炭治郎が家のなかにいるのに下着まで脱ぐのはためらったが、一番清めたい場所をそのままにもできない。なんだか思春期のガキみたいだ。思いつつも、ドアを気にしながら手早く済ませる。新しく取り出した下着と部屋着に着替えたところで、ドアがノックされた。
「もう入っても大丈夫ですか?」
「……あぁ」
応えを返したとほぼ同時にドアは開き、炭治郎が入ってくる。手に持ったお盆にはマグカップと小鉢が乗っていた。
「すいません、勝手に台所借りちゃいました。あ、ちゃんと布団に入ってくださいね」
歩み寄りながら炭治郎が世話焼きらしくうながしてくる。ここで反論したところでまたもめるだけだろう。少しばかり億劫に思いつつも、義勇は素直にベッドへと戻った。

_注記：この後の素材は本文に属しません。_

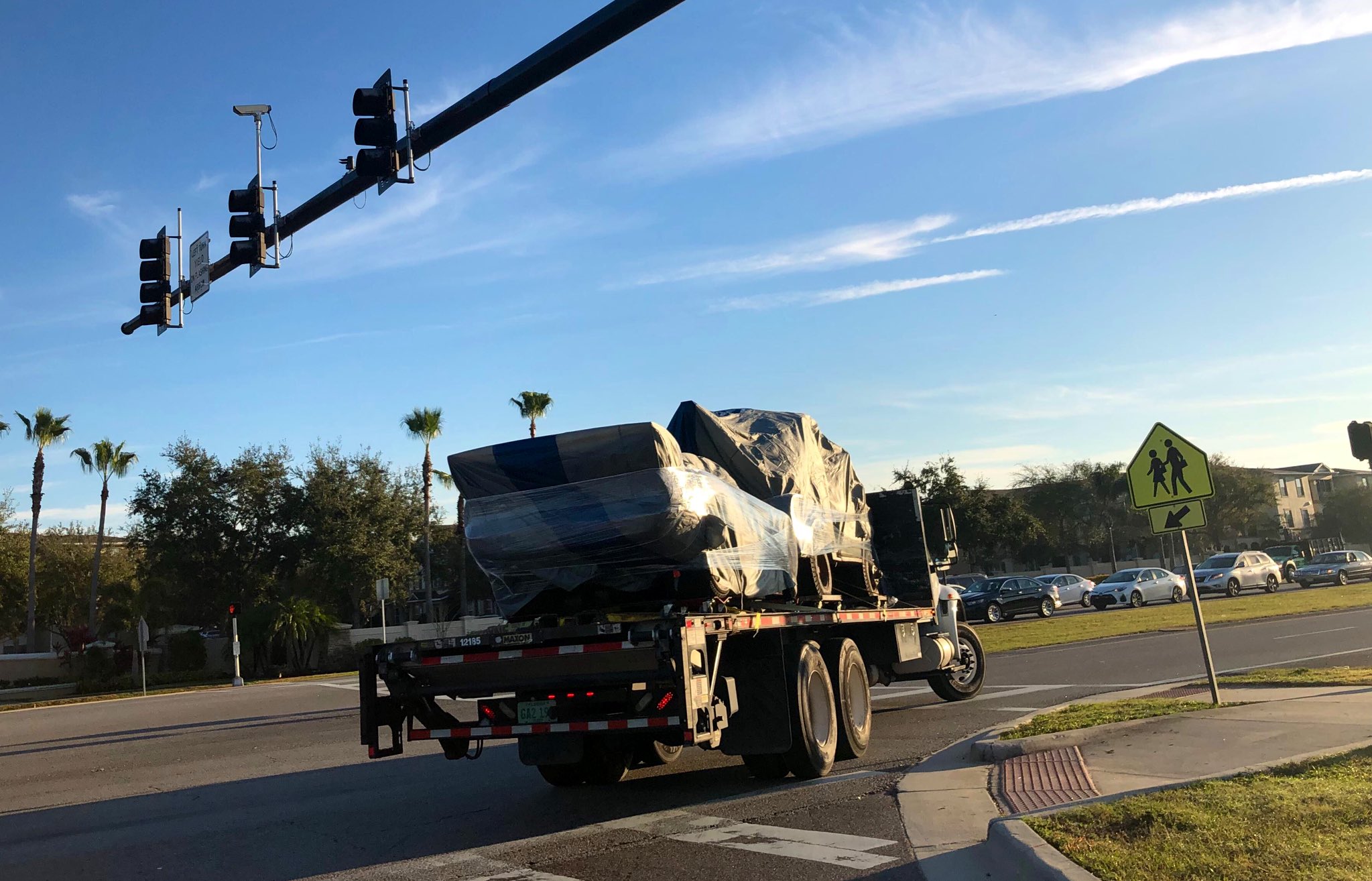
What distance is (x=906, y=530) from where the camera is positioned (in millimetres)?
13609

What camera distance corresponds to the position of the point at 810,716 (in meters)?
8.90

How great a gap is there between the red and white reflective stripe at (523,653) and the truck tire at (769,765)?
183cm

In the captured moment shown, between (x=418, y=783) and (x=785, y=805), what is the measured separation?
4.18m

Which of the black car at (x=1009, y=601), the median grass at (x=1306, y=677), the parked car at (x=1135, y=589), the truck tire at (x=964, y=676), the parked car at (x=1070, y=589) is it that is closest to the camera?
the median grass at (x=1306, y=677)

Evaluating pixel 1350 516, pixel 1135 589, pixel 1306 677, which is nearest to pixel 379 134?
pixel 1306 677

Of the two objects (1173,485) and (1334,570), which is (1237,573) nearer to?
(1334,570)

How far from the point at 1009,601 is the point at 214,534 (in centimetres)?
3067

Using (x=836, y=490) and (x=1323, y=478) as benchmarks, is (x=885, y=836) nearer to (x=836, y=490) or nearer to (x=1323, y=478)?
(x=836, y=490)

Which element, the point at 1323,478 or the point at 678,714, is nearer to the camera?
the point at 678,714

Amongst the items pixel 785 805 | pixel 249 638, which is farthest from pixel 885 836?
pixel 249 638

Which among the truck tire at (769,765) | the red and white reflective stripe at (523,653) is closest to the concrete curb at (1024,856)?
the red and white reflective stripe at (523,653)

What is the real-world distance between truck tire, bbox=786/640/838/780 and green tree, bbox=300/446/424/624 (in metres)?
35.8

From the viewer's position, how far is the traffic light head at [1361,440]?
10344mm

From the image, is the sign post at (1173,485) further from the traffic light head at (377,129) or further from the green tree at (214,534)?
the green tree at (214,534)
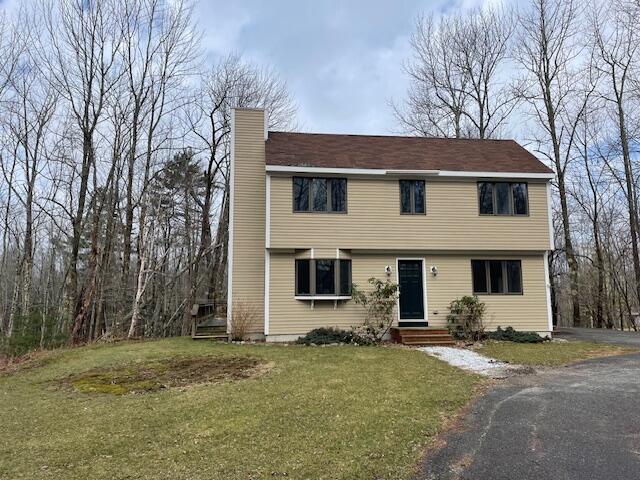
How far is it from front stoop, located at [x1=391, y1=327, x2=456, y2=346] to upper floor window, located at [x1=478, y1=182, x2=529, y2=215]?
4110 mm

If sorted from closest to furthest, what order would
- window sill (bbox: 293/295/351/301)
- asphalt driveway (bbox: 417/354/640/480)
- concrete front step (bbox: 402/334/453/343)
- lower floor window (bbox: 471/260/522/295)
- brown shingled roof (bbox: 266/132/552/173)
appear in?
asphalt driveway (bbox: 417/354/640/480) → concrete front step (bbox: 402/334/453/343) → window sill (bbox: 293/295/351/301) → lower floor window (bbox: 471/260/522/295) → brown shingled roof (bbox: 266/132/552/173)

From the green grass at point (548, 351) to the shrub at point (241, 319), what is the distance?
656 cm

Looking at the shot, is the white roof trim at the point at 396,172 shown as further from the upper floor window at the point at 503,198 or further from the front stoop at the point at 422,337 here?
the front stoop at the point at 422,337

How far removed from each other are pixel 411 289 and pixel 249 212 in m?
5.65

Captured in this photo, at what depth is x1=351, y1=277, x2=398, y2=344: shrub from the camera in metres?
12.6

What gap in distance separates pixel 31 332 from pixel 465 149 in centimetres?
1527

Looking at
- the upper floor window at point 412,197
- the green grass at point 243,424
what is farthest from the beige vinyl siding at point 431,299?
the green grass at point 243,424

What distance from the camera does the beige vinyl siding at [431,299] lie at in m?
12.8

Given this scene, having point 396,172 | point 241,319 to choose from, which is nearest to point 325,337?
point 241,319

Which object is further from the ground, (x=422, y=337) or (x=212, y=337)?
(x=422, y=337)

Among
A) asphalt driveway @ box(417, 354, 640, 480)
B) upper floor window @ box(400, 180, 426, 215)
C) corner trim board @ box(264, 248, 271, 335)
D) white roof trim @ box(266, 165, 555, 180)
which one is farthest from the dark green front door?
asphalt driveway @ box(417, 354, 640, 480)

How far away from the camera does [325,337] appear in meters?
12.3

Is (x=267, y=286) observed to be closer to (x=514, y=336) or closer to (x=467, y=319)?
(x=467, y=319)

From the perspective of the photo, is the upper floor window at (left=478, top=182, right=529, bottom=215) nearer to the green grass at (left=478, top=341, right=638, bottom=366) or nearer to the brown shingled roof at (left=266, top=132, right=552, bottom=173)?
the brown shingled roof at (left=266, top=132, right=552, bottom=173)
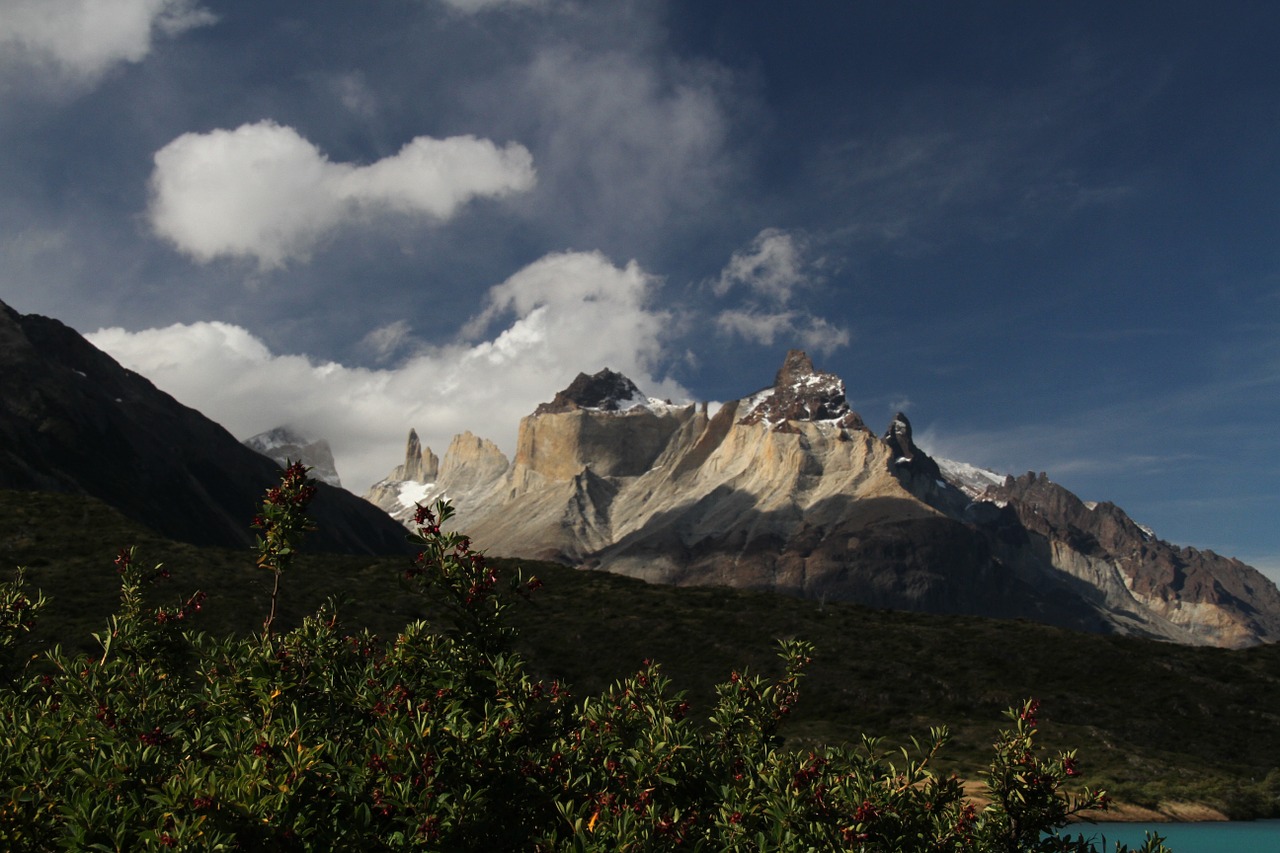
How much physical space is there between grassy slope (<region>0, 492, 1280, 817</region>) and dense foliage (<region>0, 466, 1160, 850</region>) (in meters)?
33.5

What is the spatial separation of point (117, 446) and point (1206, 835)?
14432 centimetres

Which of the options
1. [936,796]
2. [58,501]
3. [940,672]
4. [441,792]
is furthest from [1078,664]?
[58,501]

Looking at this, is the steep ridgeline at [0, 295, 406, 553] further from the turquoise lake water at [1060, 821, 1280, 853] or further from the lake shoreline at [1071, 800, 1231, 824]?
the turquoise lake water at [1060, 821, 1280, 853]

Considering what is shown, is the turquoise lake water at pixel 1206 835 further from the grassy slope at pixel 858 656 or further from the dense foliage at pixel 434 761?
the dense foliage at pixel 434 761

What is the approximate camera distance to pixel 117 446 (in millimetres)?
137250

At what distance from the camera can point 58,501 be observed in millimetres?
67438

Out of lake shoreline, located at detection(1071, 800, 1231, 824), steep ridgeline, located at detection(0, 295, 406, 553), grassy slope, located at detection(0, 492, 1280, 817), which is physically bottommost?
lake shoreline, located at detection(1071, 800, 1231, 824)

「風邪薬用意したので、その前に少しでいいですからこれ食べてください」
「……すりおろしりんご?」
「はい。本当はお粥作りたかったんですけど、寝てる最中に冨岡さんお腹鳴らしてたから、すぐに食べられるほうがいいかと思って」
からかうふうでもなく言われた言葉に、義勇は思わず言葉に詰まった。寝ながら腹の虫を鳴らすなんて、赤っ恥もいいところじゃないか。

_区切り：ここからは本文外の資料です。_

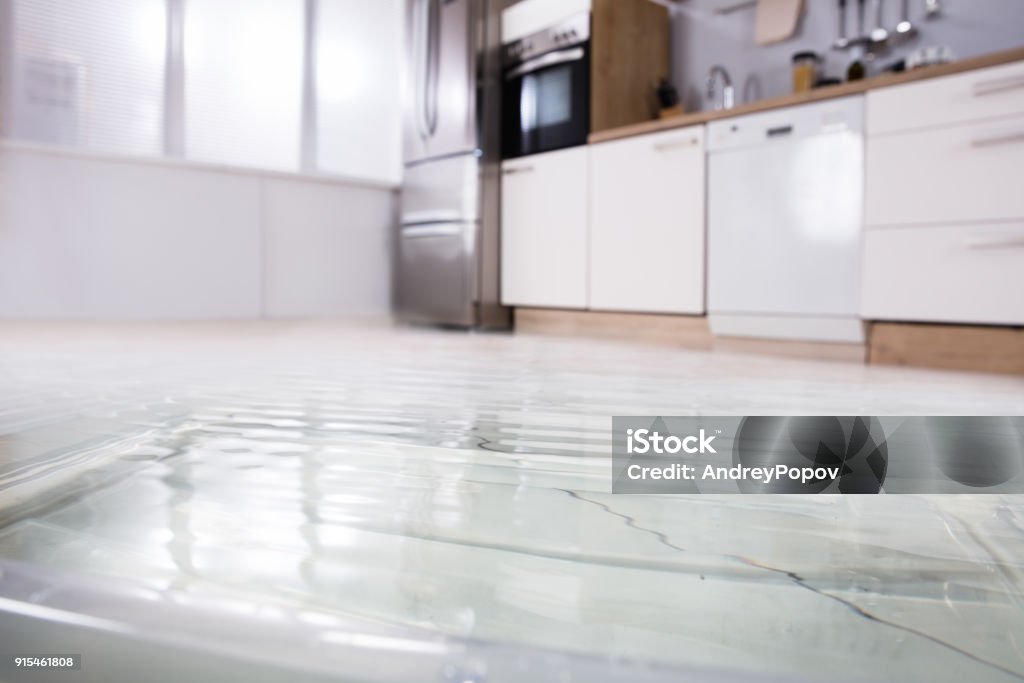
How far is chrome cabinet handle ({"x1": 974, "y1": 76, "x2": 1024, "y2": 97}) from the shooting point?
6.33 feet

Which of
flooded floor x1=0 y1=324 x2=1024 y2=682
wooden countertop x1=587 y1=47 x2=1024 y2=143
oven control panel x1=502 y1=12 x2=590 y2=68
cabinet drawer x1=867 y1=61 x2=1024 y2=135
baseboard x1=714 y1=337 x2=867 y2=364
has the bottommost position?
flooded floor x1=0 y1=324 x2=1024 y2=682

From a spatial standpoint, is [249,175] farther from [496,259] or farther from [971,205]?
[971,205]

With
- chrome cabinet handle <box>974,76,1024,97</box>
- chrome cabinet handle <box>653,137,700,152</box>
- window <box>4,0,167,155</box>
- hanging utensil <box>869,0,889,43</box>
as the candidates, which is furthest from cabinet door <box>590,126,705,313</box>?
window <box>4,0,167,155</box>

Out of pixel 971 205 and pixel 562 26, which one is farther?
pixel 562 26

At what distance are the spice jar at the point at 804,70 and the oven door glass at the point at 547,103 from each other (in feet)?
2.80

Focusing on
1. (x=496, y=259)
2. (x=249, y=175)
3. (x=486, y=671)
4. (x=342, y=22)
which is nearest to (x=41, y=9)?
(x=249, y=175)

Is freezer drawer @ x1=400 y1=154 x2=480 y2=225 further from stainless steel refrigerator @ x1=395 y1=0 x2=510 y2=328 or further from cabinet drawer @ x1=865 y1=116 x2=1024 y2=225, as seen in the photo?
cabinet drawer @ x1=865 y1=116 x2=1024 y2=225

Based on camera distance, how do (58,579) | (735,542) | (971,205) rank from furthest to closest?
1. (971,205)
2. (735,542)
3. (58,579)

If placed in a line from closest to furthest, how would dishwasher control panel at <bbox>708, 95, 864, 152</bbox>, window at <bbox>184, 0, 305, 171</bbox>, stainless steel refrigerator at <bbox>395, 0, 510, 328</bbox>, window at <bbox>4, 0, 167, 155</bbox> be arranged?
dishwasher control panel at <bbox>708, 95, 864, 152</bbox>
window at <bbox>4, 0, 167, 155</bbox>
stainless steel refrigerator at <bbox>395, 0, 510, 328</bbox>
window at <bbox>184, 0, 305, 171</bbox>

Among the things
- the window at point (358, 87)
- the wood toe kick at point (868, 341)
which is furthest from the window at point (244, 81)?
the wood toe kick at point (868, 341)

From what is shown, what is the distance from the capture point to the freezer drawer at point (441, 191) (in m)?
3.65

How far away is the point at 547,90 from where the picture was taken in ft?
11.3

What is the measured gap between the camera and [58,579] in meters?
0.48

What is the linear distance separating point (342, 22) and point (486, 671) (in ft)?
15.1
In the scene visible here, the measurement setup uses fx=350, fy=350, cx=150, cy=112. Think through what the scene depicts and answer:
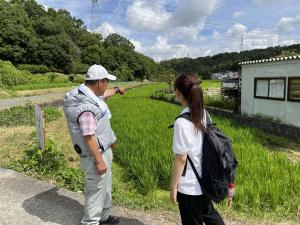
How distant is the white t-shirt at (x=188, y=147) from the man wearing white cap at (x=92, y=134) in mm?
827

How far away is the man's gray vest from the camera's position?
9.34ft

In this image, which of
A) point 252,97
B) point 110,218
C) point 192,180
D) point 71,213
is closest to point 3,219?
point 71,213

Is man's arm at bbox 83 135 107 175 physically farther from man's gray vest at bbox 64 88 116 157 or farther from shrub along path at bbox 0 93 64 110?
shrub along path at bbox 0 93 64 110

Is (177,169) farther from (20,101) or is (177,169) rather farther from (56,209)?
(20,101)

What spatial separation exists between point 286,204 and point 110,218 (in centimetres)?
201

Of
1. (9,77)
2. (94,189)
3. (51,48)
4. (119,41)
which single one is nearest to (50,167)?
(94,189)

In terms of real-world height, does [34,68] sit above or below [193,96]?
above

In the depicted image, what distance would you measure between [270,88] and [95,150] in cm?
974

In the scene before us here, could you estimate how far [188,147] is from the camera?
7.37ft

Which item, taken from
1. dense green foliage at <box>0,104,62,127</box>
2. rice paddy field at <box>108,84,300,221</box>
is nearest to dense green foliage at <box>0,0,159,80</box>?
dense green foliage at <box>0,104,62,127</box>

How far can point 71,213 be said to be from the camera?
140 inches

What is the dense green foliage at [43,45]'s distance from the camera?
137 ft

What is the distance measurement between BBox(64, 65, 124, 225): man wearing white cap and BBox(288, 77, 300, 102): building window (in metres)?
8.40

義勇の狼狽には気づかなかったのか、炭治郎はベッドの傍らに正座して、すりおろしりんごを掬ったスプーンを「はいアーン」と差し出してくる。
「……自分で食える」
「あ……そ、そうですよね! いつも禰豆子たちが風邪ひくとやってたもので、つい……ごめんなさい」
謝る炭治郎の顔に見える自己嫌悪の色から、義勇は思わず視線を逸らせた。
炭治郎が自分の言葉で一喜一憂するたびに、義勇の感情も合わせて揺れる。それが義勇を苛立たせる。平常心を保とうと、黙々とスプーンを口に運んでいると、それをじっと見ていた炭治郎が意を決したように口を開いた。
「あの、冨岡さん……冨岡さんが店に来なくなってたのって、恋人ができたからですか……?」
「は?」
思いがけない言葉に、思わずぽかんとしてしまう。
恋人? 誰に? そんなもの生まれてこのかたいたことはないが。
怪訝に思っていると、炭治郎は覚悟を決めたという顔で、言い募ってくる。